The succeeding night at Mission Creek was welcomed in with spectacle. Arriving to the theatre downtown, electronic artist George Clanton was already entrenched in his acutely stimulating performance. A giant monitor overwhelmed his background, an array of LED lights swarming the stage; strobe lights protruding from above; ‘90’s era televisions stacked on top of one another and flanking the stage, populated by a montage of Dragon Ball Z footage; and then there was Clanton, whose highlighter-green hair evidenced his silhouette in the otherwise dark shadows he operated in. With only a drummer joining him, Clanton demanded all eyes amid the vibrant distractions surrounding him. Perhaps the only thing more impressive than his energy was his stamina, as his presence and urgency in the music held strong throughout his opening set. When the time came for his regretful exit, Clanton was the catalyst of a “one more song!” chant that was willfully adopted by the crowd. Clanton provided an exuberant start to the night, a momentum that shifted but was sufficiently channeled by Saturday’s headline act. 

While L’Rain’s Mission Creek appearance felt as if it existed on a transcendental plane, Indigo De Souza felt very much in the room for her performance, a reflection of her grounded and accessible songwriting. In much of her music, and to a heightened degree on her 2023 album All of This Will End, De Souza’s voice can toe the line of melancholic and comedic, as she feels capable of breaking into tears or laughter at any time in her delivery. On this fault line, she favored a more pensive dispatch for this night. This is far from a critique, as De Souza’s vocals still soared when needed, and struck the audience with sincerity in the more plaintive moments. 

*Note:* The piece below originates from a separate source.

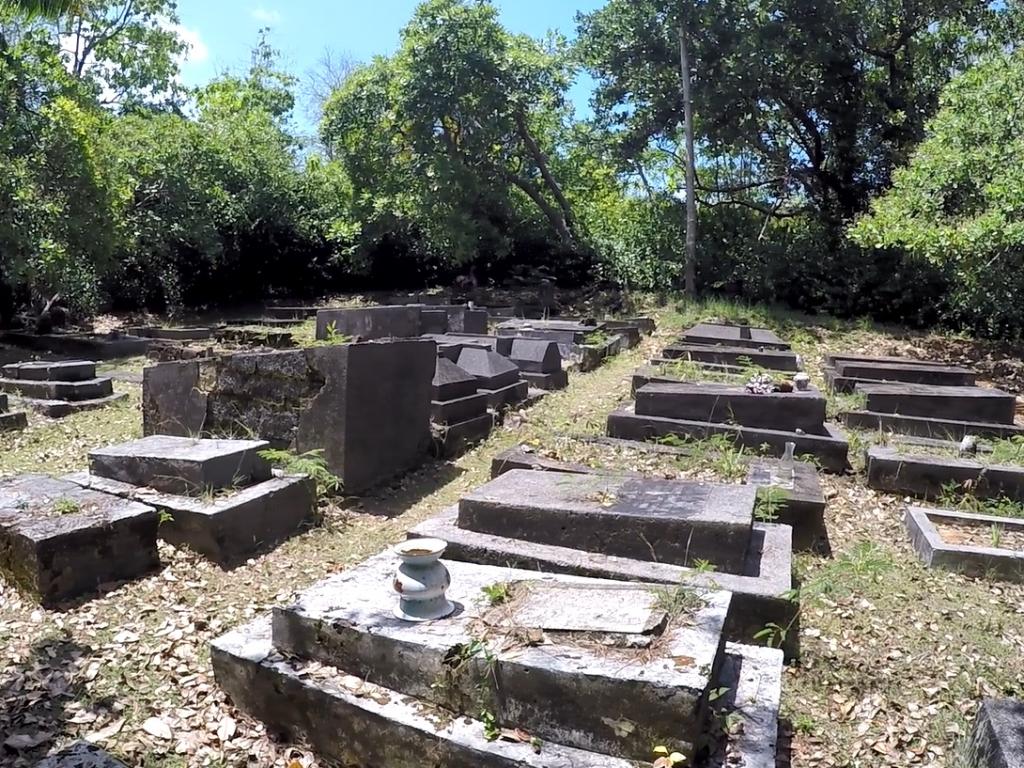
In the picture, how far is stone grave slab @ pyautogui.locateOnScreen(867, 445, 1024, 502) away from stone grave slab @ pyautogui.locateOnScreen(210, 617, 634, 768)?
4.00 m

Her presence was starkly more timid in following Clanton - De Souza delivered nearly the entire performance with eyes closed, and at times turned her back to the audience. It was obvious she was not looking to convey dejection to the crowd in these moments; rather, when facing away from the audience, it seemed she was aiming for a sort of reflection, a re-centering of where she was in that moment. And with her eyes closed, perhaps she was trying to re-access the scenes she is portraying in her lyrics, to feel them the best she can in this new place and time. Surrounding her were contrasting energies - in fact, at several times during the show, the band appeared to all be playing different versions of the song, different ferocities reflecting different interpretations of the music. That is, actually, just how De Souza’s music should be heard and performed: to each person’s liking. Her songs are meant to be lived-in, such a raw transcription of the human experience that there is no choice but to absorb them as subjective. Where De Souza really came alive was in her performance of “You Can Be Mean,” her delivery more of a snarl as she began her second verse: “I can’t believe I let you touch my body / I can’t believe I let you get inside.” The guitars, throughout her set, were crunching, thundering, at times burning; her guitarist emphasized their effect with intermittent stomping, a direct contrast to De Souza’s cool temper just feet away. As she tore through her setlist, De Souza included three new songs, all of which promise some of the most vivid and evocative imagery of her career thus far. Even on the elevated stage, De Souza serenaded the audience at eye-level, offering the same vulnerability and forwardness that filled the room in the first place. 

While the music was of a particularly high standard, Mission Creek’s focus on elevating the literary scene in Iowa City was just as prolific. Friday included Lit Walks showcasing writers both local and out-of-area, and Saturday featured zine and book fairs, panel discussions, and reading series. Other performers included Armand Hammer, SG Goodman, Yxng Raskal, Sunny War, Neko Case, and 24ThankYou, among others. A carefully curated and community-focused weekend, Mission Creek stayed true to their values and provided a much-needed space for must-hear voices.